> **Objetivo del ejercicio**: Resume en menos palabras el párrafo del fragmento seleccionado que empieza con «Antes de que se encendiera», sin dejar fuera sus datos principales.

> **Fragmento seleccionado**:

* * * * *

Alrededor del volcan

Bukittinggi, 8 de mayo


Tumbado a oscuras en la habitación del hotel, bajo la manta curiosamente, porque hace un buen rato descargó el aguacero habitual y dejó una agradable temperatura en el ambiente, miro transitar por la pared como en un calidoscopio las luces que el tráfico callejero proyectan sobre la ventana; las luces, proveniente de un concurrido cruce, se levantan despacio a través del alféizar, suben lentas por la pared como una salamanquesa, y cuando los vehículos giran, el área de luz, cruzado por el dibujo de los barrotes de la reja, da un brusco respingo, se eleva por la pared siguiente bajo la línea del techo, se desplaza con la suavidad de una bola de billar por la pared frontal y termina desapareciendo bruscamente en el diedro junto a la puerta; varían en intensidad, altura, rapidez; el semáforo próximo impone un cierto ritmo dentro de este juego. Debía de llevar un buen rato hipnotizado por el seguimiento de estos haces luces que se hacían y se deshacían en la oscuridad. Algo similar me sucede en invierno con el fuego de la chimenea; el tiempo pasa sin darme cuenta frente a las llamas que suben y bajan, y cuando quiero echar la mano al libro que esperaba su turno en una mesita lateral me encuentro que ya es la hora de dormir.
Antes de que se encendiera este juego calidoscópico sobre la oscura mesa de billar de mi habitación, estuve repasando el recorrido de hoy, que fue un largo viaje en moto por las aldeas de los alrededores hasta alcanzar el pintoresco y hermoso lago Maninjau, que ocupa la boca de un volcán cuyo perímetro sobrepasa los noventa kilómetros. A la vuelta la moto pinchó y preferí tomar uno de los muchos minibuses que hacen el recorrido entre el pueblo de Manijau y Bukittinggi; no le hizo gracia al conductor de la moto, que veía desaparecer así la propina, pero qué le vamos a hacer.

* * * * *

> **Datos proporcionados**:

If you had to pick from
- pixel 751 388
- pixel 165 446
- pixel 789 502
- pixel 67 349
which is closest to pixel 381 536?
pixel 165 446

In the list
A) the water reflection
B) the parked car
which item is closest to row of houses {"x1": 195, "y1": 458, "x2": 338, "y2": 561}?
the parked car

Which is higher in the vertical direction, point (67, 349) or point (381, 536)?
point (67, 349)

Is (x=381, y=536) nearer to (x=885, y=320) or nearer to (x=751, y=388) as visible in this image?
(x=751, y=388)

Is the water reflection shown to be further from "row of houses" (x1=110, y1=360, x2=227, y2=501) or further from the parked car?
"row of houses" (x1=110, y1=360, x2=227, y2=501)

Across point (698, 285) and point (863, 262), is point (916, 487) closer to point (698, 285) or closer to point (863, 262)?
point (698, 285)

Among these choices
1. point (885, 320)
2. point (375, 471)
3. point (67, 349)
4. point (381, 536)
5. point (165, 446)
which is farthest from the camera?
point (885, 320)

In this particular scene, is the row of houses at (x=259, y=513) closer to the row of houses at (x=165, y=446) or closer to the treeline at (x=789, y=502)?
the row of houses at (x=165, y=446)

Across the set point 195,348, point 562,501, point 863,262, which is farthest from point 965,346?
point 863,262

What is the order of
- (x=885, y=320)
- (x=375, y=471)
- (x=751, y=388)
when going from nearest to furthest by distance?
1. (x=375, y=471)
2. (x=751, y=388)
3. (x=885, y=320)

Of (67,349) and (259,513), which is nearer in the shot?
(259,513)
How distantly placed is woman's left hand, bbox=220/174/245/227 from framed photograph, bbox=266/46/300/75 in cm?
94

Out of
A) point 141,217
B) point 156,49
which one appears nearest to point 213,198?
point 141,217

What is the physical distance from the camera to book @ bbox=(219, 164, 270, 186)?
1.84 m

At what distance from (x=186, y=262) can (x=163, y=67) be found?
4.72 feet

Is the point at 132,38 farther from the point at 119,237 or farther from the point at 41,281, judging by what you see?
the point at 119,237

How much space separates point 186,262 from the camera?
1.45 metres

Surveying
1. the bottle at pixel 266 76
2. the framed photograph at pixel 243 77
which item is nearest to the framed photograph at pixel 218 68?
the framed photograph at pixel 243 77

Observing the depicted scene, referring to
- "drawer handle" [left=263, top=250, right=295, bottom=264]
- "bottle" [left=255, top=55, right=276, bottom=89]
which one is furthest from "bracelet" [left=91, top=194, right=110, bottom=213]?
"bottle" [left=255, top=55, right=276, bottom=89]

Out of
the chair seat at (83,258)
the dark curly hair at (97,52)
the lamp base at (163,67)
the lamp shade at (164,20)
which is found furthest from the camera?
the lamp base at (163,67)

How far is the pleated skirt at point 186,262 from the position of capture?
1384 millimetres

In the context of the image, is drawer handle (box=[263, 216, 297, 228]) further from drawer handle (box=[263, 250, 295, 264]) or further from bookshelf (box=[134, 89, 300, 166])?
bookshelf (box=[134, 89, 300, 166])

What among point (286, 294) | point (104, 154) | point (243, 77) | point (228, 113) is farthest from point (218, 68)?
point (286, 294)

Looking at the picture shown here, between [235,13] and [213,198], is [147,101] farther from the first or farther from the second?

* * * * *

> **Resultado del ejercicio**: Antes de que empezara el juego de luces, repasé el recorrido del día: un largo viaje en moto por las aldeas cercanas hasta el lago Maninjau, que ocupa la boca de un volcán de más de noventa kilómetros de perímetro. A la vuelta la moto pinchó y tomé uno de los minibuses que van del pueblo a Bukittinggi, lo que no le gustó al conductor de la moto porque perdía la propina.